> [Given request]: Starting at the line that contains "How far from" and ending after the line that contains "3462 inches", write out those entries again, requests included. Multiply each distance in the answers by 0.75 and round it to the number of decimal places it originally had, rounding halves up.

> [Task input]:
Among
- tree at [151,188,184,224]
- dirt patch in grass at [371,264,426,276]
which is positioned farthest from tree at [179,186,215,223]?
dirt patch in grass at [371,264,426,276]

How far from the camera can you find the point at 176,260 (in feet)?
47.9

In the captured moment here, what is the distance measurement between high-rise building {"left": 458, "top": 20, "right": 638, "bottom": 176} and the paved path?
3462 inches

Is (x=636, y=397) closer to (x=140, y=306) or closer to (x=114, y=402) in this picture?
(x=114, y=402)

...

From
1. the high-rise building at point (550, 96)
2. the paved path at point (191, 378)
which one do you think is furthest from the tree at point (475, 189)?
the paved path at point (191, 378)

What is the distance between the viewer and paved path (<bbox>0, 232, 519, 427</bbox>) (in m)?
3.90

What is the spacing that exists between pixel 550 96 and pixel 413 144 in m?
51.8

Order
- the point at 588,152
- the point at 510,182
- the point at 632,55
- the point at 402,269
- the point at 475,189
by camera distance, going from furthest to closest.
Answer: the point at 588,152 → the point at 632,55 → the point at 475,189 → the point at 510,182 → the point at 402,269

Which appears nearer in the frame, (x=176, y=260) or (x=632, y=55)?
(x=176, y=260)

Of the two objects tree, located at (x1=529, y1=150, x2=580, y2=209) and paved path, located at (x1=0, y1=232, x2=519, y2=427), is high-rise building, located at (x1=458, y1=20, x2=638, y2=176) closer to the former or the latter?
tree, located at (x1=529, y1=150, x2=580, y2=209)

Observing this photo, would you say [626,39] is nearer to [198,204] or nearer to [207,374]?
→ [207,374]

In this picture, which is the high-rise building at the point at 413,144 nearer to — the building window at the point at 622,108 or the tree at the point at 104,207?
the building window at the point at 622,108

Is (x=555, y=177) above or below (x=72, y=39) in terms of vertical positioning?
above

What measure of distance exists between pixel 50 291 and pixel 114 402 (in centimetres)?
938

...

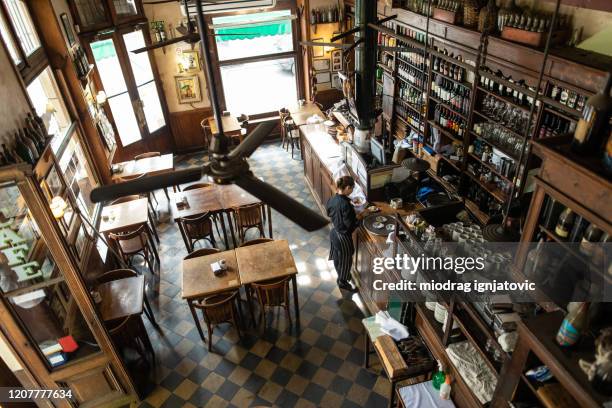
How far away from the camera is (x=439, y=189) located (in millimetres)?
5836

> [Correct response]:
How far from the camera can you find the point at 176,260 (in feet)?
35.9

In the captured moment here, what is the distance measurement between high-rise building {"left": 458, "top": 20, "right": 638, "bottom": 176} and the paved path?
2597 inches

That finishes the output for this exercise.